Обсуждение: Assertion failure in pg_copy_logical_replication_slot()
Hi,
If restart_lsn of logical replication slot gets behind more than
max_slot_wal_keep_size from the current LSN, the logical replication
slot would be invalidated and its restart_lsn is reset to an invalid LSN.
If this logical replication slot with an invalid restart_lsn is specified
as the source slot in pg_copy_logical_replication_slot(), the function
causes the following assertion failure.
TRAP: FailedAssertion("!logical_slot", File: "slotfuncs.c", Line: 727)
This assertion failure is caused by
/* Copying non-reserved slot doesn't make sense */
if (XLogRecPtrIsInvalid(src_restart_lsn))
ereport(ERROR,
(errcode(ERRCODE_FEATURE_NOT_SUPPORTED),
errmsg("cannot copy a replication slot that doesn't reserve WAL")));
I *guess* this assertion check was added because restart_lsn should
not be invalid before. But in v13, it can be invalid thanks to max_slot_wal_keep_size.

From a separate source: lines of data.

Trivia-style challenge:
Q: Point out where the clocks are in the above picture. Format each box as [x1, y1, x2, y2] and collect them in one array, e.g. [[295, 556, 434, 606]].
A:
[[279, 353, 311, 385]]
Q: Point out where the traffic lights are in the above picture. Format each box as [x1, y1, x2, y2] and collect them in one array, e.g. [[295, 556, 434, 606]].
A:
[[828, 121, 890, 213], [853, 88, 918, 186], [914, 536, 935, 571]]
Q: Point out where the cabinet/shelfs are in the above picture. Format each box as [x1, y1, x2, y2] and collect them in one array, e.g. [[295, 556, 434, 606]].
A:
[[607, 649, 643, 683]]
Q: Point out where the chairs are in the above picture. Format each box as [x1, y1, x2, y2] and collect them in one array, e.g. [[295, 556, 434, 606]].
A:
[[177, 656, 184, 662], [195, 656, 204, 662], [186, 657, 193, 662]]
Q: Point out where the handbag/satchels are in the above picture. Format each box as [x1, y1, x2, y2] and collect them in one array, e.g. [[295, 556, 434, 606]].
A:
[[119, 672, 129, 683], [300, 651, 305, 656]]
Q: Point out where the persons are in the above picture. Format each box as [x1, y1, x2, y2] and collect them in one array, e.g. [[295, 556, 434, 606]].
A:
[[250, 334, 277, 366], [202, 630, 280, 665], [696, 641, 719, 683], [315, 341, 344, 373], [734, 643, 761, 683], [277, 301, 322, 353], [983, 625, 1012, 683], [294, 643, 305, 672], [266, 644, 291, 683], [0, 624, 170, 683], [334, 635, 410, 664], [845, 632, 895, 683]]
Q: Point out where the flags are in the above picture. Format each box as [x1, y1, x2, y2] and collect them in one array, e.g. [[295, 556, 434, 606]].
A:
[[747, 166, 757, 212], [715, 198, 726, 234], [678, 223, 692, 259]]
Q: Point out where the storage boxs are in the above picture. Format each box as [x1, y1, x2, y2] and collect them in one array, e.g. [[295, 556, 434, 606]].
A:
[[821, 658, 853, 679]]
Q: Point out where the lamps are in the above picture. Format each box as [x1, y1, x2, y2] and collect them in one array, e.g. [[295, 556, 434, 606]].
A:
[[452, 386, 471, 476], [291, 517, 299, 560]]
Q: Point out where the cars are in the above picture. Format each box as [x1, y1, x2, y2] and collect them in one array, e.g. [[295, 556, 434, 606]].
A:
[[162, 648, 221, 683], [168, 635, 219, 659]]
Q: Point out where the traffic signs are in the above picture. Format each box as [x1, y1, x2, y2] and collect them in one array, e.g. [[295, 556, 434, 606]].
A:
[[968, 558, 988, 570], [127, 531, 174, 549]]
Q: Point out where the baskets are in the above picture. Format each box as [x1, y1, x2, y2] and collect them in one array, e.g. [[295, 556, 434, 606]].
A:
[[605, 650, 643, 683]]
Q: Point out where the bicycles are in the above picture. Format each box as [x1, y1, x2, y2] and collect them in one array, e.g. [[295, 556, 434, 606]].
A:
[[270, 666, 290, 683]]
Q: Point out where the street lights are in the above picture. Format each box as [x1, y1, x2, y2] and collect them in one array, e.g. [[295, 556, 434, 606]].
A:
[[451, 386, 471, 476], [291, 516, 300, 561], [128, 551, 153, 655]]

I think that this assertion check seems useless and should be removed in v13.
Patch attached. Thought?
Regards,
--
Fujii Masao
Advanced Computing Technology Center
Research and Development Headquarters
NTT DATA CORPORATION
Вложения
At Tue, 23 Jun 2020 00:17:47 +0900, Fujii Masao <masao.fujii@oss.nttdata.com> wrote in
> Hi,
>
> If restart_lsn of logical replication slot gets behind more than
> max_slot_wal_keep_size from the current LSN, the logical replication
> slot would be invalidated and its restart_lsn is reset to an invalid
> LSN.
> If this logical replication slot with an invalid restart_lsn is
> specified
> as the source slot in pg_copy_logical_replication_slot(), the function
> causes the following assertion failure.
Good catch!
> TRAP: FailedAssertion("!logical_slot", File: "slotfuncs.c", Line: 727)
>
> This assertion failure is caused by
>
> /* Copying non-reserved slot doesn't make sense */
> if (XLogRecPtrIsInvalid(src_restart_lsn))
> ereport(ERROR,
> (errcode(ERRCODE_FEATURE_NOT_SUPPORTED),
> errmsg("cannot copy a replication slot that doesn't reserve
> WAL")));
>
> I *guess* this assertion check was added because restart_lsn should
> not be invalid before. But in v13, it can be invalid thanks to
> max_slot_wal_keep_size.
> I think that this assertion check seems useless and should be removed
> in v13.
> Patch attached. Thought?
Your diagnosis looks correct to me. The assertion failure means that
copy_replication_slot was not exercised at least for a non-reserving
logical slots. Greping "pg_copy_logical_replication_slot" on src/test
showed nothing so I doubt we are exercising the function.
Don't we need some?
regards.
--
Kyotaro Horiguchi
NTT Open Source Software Center
On 2020/06/23 18:42, Kyotaro Horiguchi wrote:
> At Tue, 23 Jun 2020 00:17:47 +0900, Fujii Masao <masao.fujii@oss.nttdata.com> wrote in
>> Hi,
>>
>> If restart_lsn of logical replication slot gets behind more than
>> max_slot_wal_keep_size from the current LSN, the logical replication
>> slot would be invalidated and its restart_lsn is reset to an invalid
>> LSN.
>> If this logical replication slot with an invalid restart_lsn is
>> specified
>> as the source slot in pg_copy_logical_replication_slot(), the function
>> causes the following assertion failure.
>
> Good catch!
>
>> TRAP: FailedAssertion("!logical_slot", File: "slotfuncs.c", Line: 727)
>>
>> This assertion failure is caused by
>>
>> /* Copying non-reserved slot doesn't make sense */
>> if (XLogRecPtrIsInvalid(src_restart_lsn))
>> ereport(ERROR,
>> (errcode(ERRCODE_FEATURE_NOT_SUPPORTED),
>> errmsg("cannot copy a replication slot that doesn't reserve
>> WAL")));
>>
>> I *guess* this assertion check was added because restart_lsn should
>> not be invalid before. But in v13, it can be invalid thanks to
>> max_slot_wal_keep_size.
>> I think that this assertion check seems useless and should be removed
>> in v13.
>> Patch attached. Thought?
>
> Your diagnosis looks correct to me.
Thanks for the check! I will commit the patch later.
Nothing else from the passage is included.